You've got me beat, op. I have a complete works of Shakespeare in two volumes, printed in 1900. The spine of vol. 2 is in pretty bad shape but it's usable. I got it for 50 cents at the Salvation Army store about 25 years ago.




I also have several from the mid 20th century: a Harvard Classics edition of folklore and fables, including Aesop, Grimm, and Anderson, from 1937




C. S. Lewis's "The Screwtape Letters" from 1944




Thomas Mann's "Doctor Faustus" from 1948




H. G. Wells' "The Outline of History" from 1949



Numerical Anxiety
Sep 2, 2011

Hello.
Mine would be a copy of Ernest Hello's Les Plateaux de Balance from 1880.
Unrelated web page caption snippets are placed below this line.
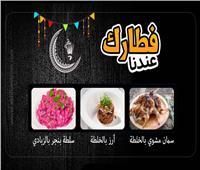 «فطارك عندنا».. «سمان مشوي بالخلطة - أرز بالخلطة - سلطة بنجر بالزبادي»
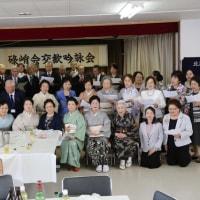 交歓吟詠会の写真、梶尾さん全部印刷してくれていた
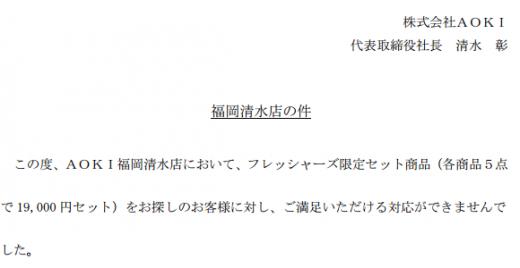 www.aoki style.com upimages whatsnew 277_1.pdf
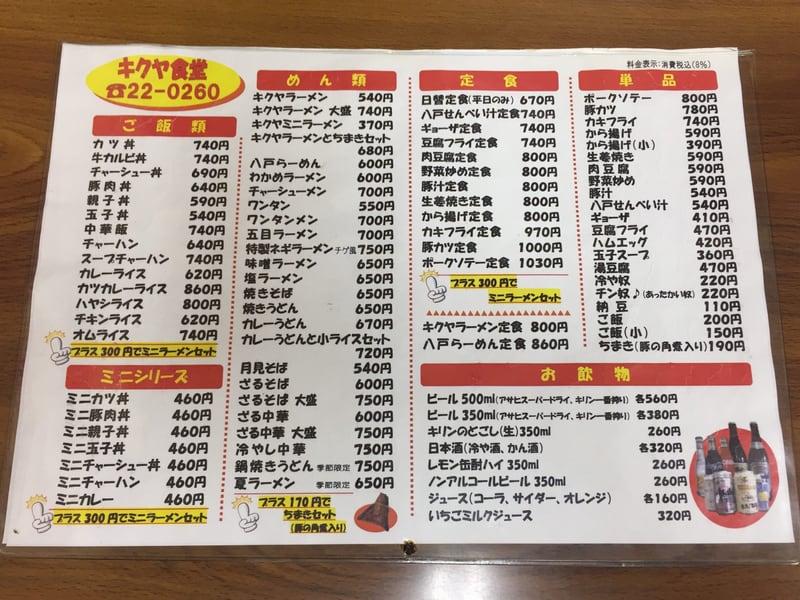 キクヤ食堂 青森県八戸市 メニュー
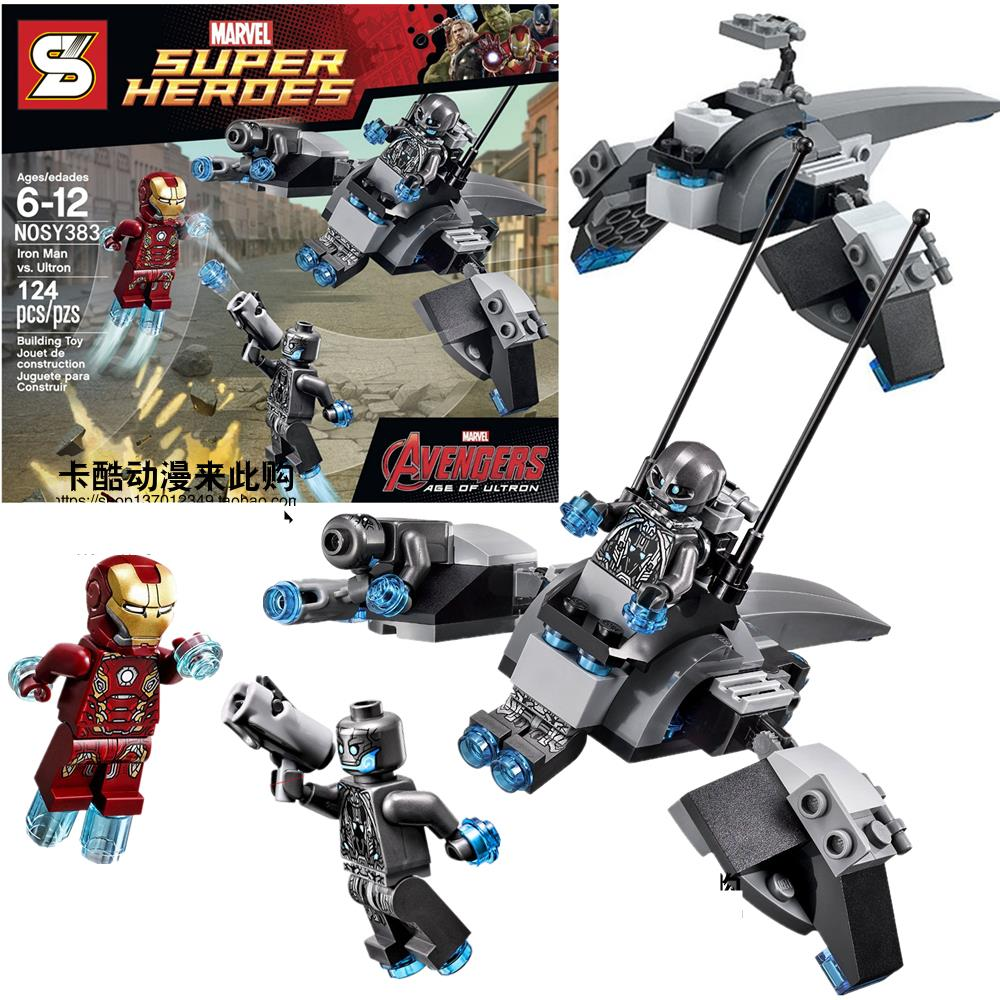 SY Super Heroes The Avengers Ultron vs Iron Man Hulk Buster Carnage Shield Sky Attack Building Blocks Minifigures Kids Toys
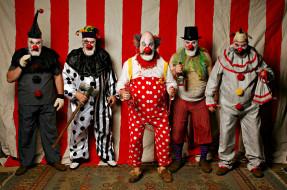 люди, Clowns, фон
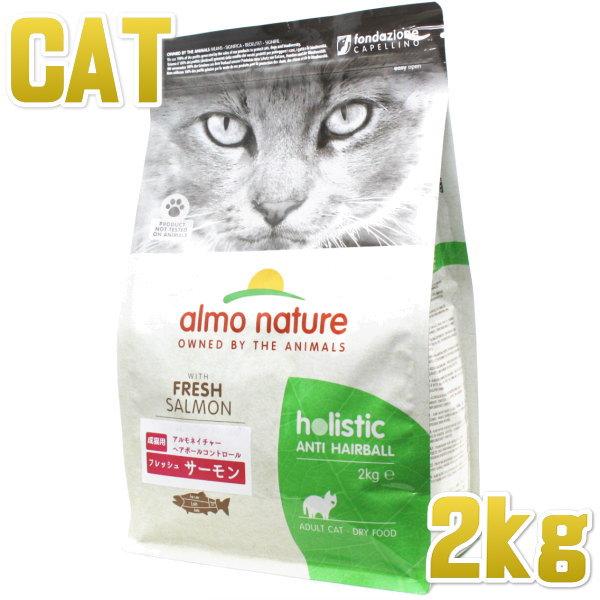 画像1: 最短賞味2021.1・アルモネイチャー 猫用 ドライ ヘアボールコントロール フレッシュ サーモン2kg alc672 成猫 シニア猫対応キャットフード 毛玉ケア almo nature 正規品 (1)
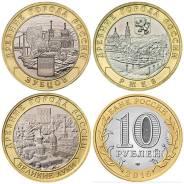 10 рублей Ржев, В. Луки, Зубцовск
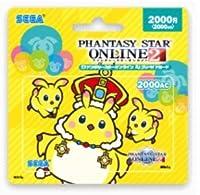 PSO2 『ファンタシースターオンライン2』 プリペイドカード 2000AC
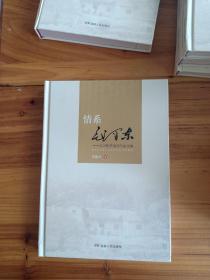 情系毛泽东:学习研究毛泽东论文集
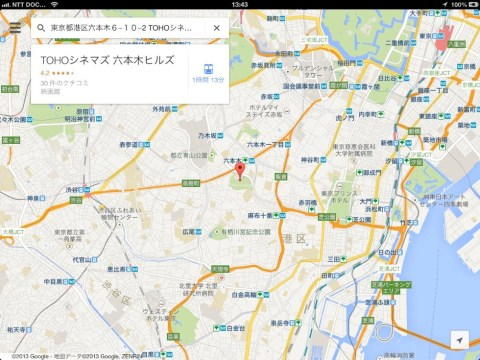 Google Maps 2 0 004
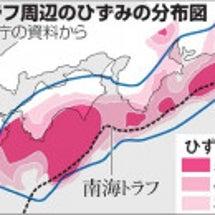 南海トラフ地震の震源…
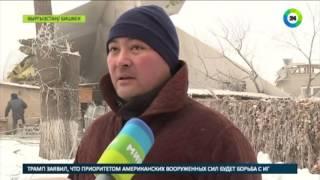 «Упал с неба прямо на дома»: хронология трагедии под Бишкеком - МИР24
The binding isn't original, unfortunately, but the pages are in remarkably good shape - the book was produced on notably higher quality paper that most of the other books from the end of the 19th century that are in my library.

Szyznyk
Mar 4, 2008

I have a biography of Kaiser Wilhelm from 1923 that I bought at a university book sale.

secret volcano lair
Oct 23, 2005

more of a YA vibe over here. this seems to be a 1903 (?) printing of the Wizard of Oz




inherited a bunch of these from my grandparents. mostly in terrible shape but they're cool to look at.

Animal-Mother
Feb 14, 2012

RABBIT RABBIT
RABBIT RABBIT


DGP Space Lion
Oct 10, 2012

Welcome to Goa, Singham


The first volumes of Strand Magazine (1891) featuring the first Sherlock Holmes stories





A collection of various volumes of Punch magazine including the first one from 1841



The Odyssey from 1811



Heath
Apr 30, 2008

🍂🎃🏞️💦
I'll be editing some photos in here from my phone but the oldest book I own is from 1875 and is the most insane poo poo I've ever read. It's a treatise on human sexuality with a title longer than I care to type out that explains in exquisite detail every thing you ever wished to know about the relations of the sexes with a heaping dose of phrenologic studies and insane conjecture and generalizations. It also has some amazing illustrations.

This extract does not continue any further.